Below are records; the lines starting at the one with "The Flying Frog, from" and ending at the one with "PSM Gold Medal" must be reproduced exactly, both included. Pictures must not appear.

▶ [Data records]:
....
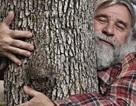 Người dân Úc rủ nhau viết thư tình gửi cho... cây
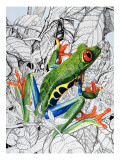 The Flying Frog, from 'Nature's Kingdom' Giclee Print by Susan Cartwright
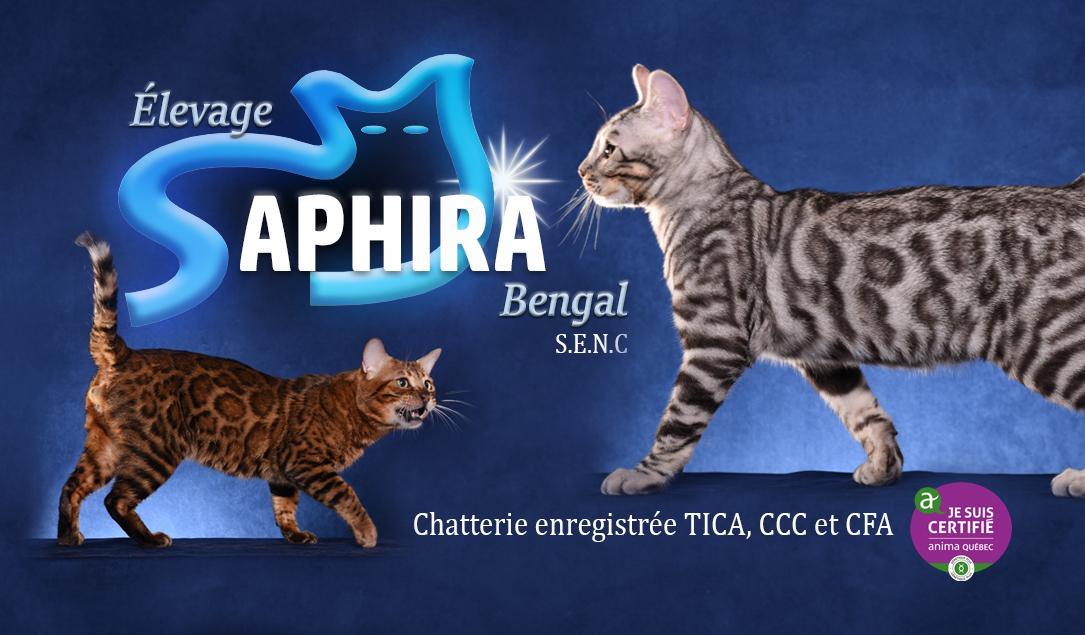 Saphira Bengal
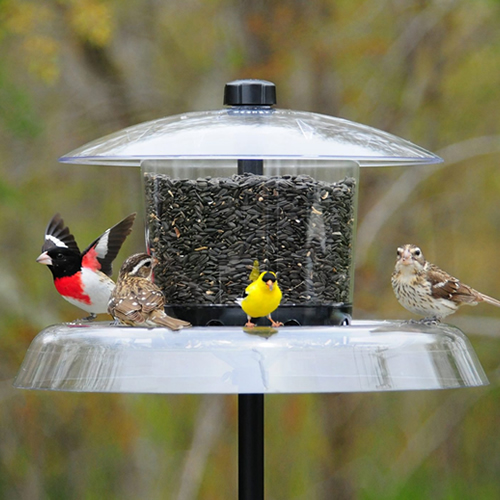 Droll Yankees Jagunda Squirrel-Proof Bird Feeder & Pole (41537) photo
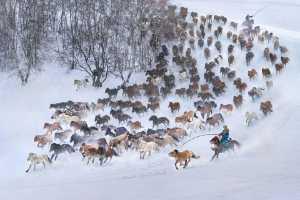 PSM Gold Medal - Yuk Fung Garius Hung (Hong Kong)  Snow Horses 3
....
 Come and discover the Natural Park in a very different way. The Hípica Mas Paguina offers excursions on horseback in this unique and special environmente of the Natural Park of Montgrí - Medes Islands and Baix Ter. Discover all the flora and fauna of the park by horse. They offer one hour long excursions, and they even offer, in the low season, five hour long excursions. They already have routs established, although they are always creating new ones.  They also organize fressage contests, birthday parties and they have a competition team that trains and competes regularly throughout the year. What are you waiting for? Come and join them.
....
▶ [Task response]:
 The Flying Frog, from 'Nature's Kingdom' Giclee Print by Susan Cartwright
 Saphira Bengal
 Droll Yankees Jagunda Squirrel-Proof Bird Feeder & Pole (41537) photo
 PSM Gold Medal - Yuk Fung Garius Hung (Hong Kong)  Snow Horses 3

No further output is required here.